La conférence-débat organisée le 6 août à l’Université Quisqueya, autour du thème « Secteur privé et gouvernance politique en Haïti : opportunités, possibilités et limites », a relancé une question centrale : quel rôle le secteur privé a-t-il réellement joué dans la construction, mais aussi dans l’affaiblissement des institutions haïtiennes ? Si le recteur Jacky Lumarque estime que les principaux responsables de la dégradation du pays ne se trouvent pas du côté des entrepreneurs, plusieurs intervenants ont néanmoins reconnu l’existence de dérives au sein du secteur privé. Les travaux académiques et les rapports consacrés à la gouvernance en Haïti invitent, eux aussi, à une lecture plus nuancée, mettant en évidence la responsabilité de certaines élites économiques dans la fragilisation des institutions.
À l’initiative de l’Université Quisqueya, universitaires, chefs d’entreprise, financiers et personnalités publiques ont confronté leurs analyses sur les relations entre l’État et le secteur privé.
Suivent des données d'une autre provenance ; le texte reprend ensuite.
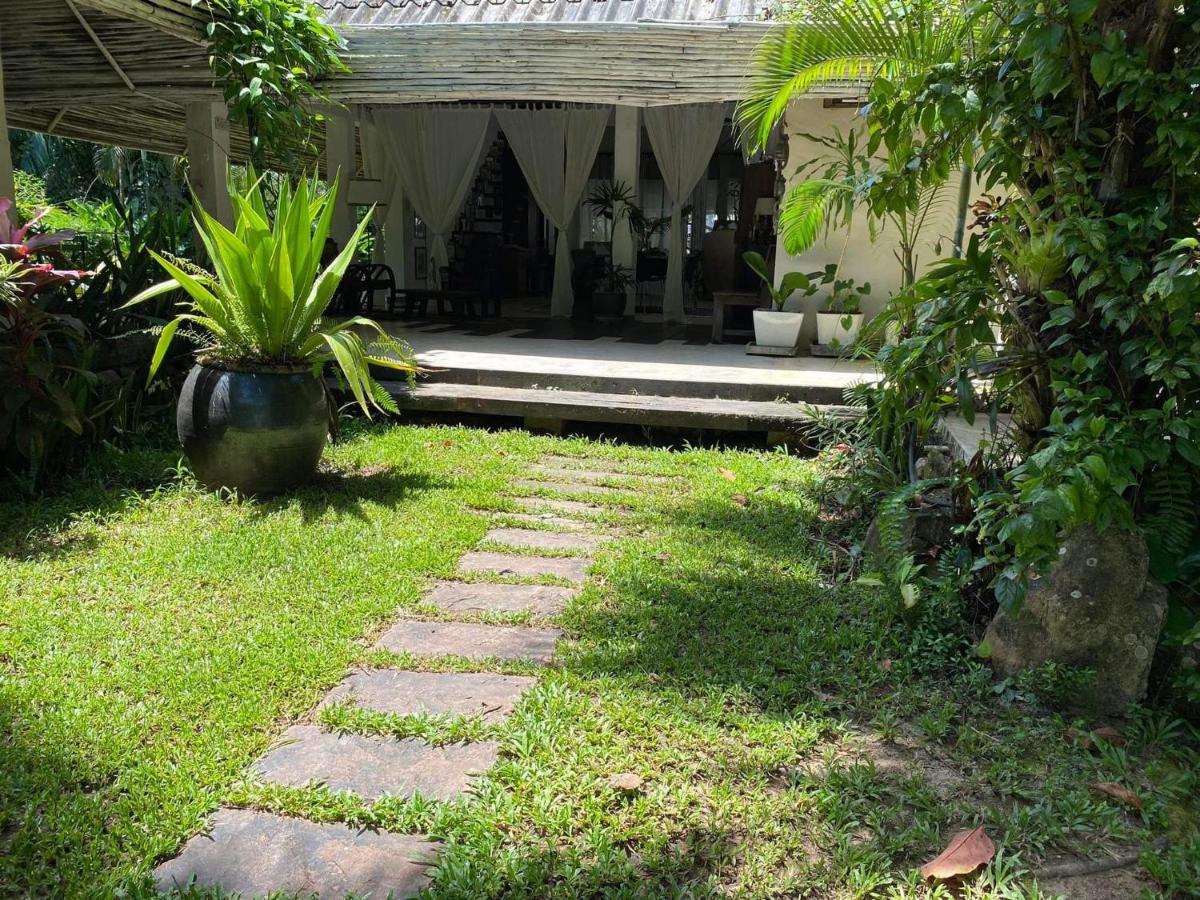 Maddekehaoo Eco Mansion Bed & Breakfast Koh Chang Luaran gambar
Au cœur des échanges : la gouvernance, la création de richesses et les conditions nécessaires à une refondation institutionnelle.
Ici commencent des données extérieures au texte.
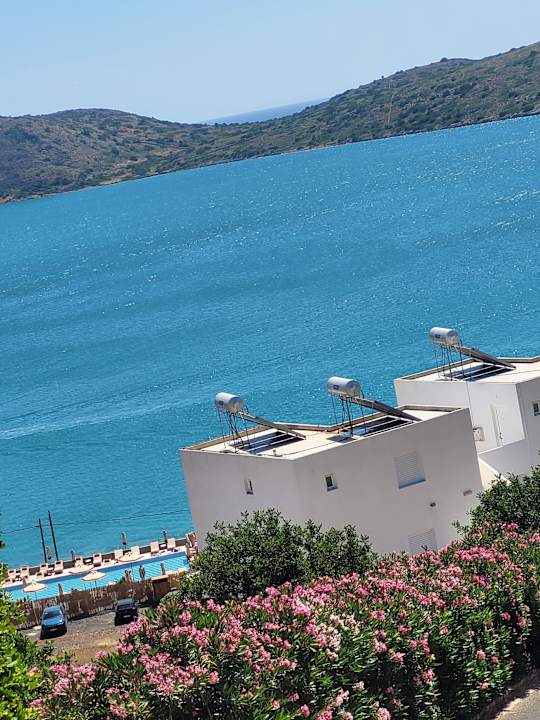 Ausblick Domes Aulus Elounda All-Inclusive Resort, Curio Collection by Hilton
En ouvrant les débats, le recteur Jacky Lumarque a défendu l’idée que les principaux acteurs économiques ne sont pas ceux qui ont le plus contribué à l’effondrement d’Haïti. Selon lui, le secteur privé doit être considéré comme un partenaire incontournable de l’État dans la reconstruction nationale. Il a plaidé en faveur d’un nouveau contrat social fondé sur l’éducation, l’investissement, la responsabilité collective et l’émergence d’une classe moyenne.
Cette lecture n’a toutefois pas fait l’unanimité.
Le professeur Frédéric Gérald Chéry a insisté sur la faiblesse des institutions, l’absence d’une véritable gouvernance et le manque de liens structurés entre l’État, le secteur privé et les universités. De son côté, l’urbaniste Michèle Oriol a rappelé que le secteur privé haïtien est loin d’être homogène et que les politiques publiques doivent également soutenir les petites entreprises et favoriser l’émergence d’une véritable classe moyenne.
L’intervention de l’industriel Richard Coles a apporté un éclairage plus critique. Tout en défendant l’importance économique du secteur privé, il a reconnu l’existence de pratiques susceptibles d’alimenter les déséquilibres du pays. Il a notamment évoqué les abus de position dominante, les monopoles, les stratégies d’évasion fiscale, les atteintes à la concurrence, la corruption, les pressions exercées sur les pouvoirs publics ainsi que leurs conséquences sociales.
Les analyses présentées au cours de cette conférence trouvent un écho dans plusieurs travaux universitaires et rapports internationaux. Sans attribuer au secteur privé dans son ensemble la responsabilité de la crise haïtienne, ces travaux montrent que certaines fractions de l’élite économique ont, au fil des décennies, entretenu des relations étroites avec le pouvoir politique, favorisé des situations de monopole, influencé les décisions publiques ou contribué à la capture de certaines institutions.
L’historien Leslie Jean-Robert Péan documente certaines de ces dynamiques dans son ouvrage « Haïti, l’ensauvagement macoute et ses conséquences ». L’OCDE, dans son examen de la gouvernance publique en Haïti publié en 2021, le Fonds monétaire international (FMI), dans son « Governance Diagnostic Report » de 2025, ainsi que le Programme des Nations unies pour le développement (PNUD), dans son Enquête nationale sur la gouvernance et la corruption de 2025, soulignent également que la faiblesse de l’État, la corruption et l’influence d’intérêts privés constituent des obstacles majeurs au développement du pays.
Les travaux de Sauveur Pierre Étienne et de Mats Lundahl, ainsi que l’étude de Suresh Naidu, James A. Robinson et Lauren E. Young, invitent eux aussi à considérer la responsabilité conjointe des élites politiques et de certains acteurs économiques dans la dégradation des institutions haïtiennes.
Au-delà des divergences exprimées lors des échanges, la conférence de Quisqueya aura mis en évidence une réalité difficile à contourner. Le débat ne porte plus sur l’utilité du secteur privé, indispensable au fonctionnement de toute économie, mais sur la responsabilité de certains de ses acteurs dans la gouvernance du pays.
La reconstruction d’Haïti exigera un secteur privé capable de créer des richesses, d’investir, d’innover et de renforcer la compétitivité nationale, mais aussi un secteur privé transparent, redevable et pleinement engagé dans le respect des institutions démocratiques.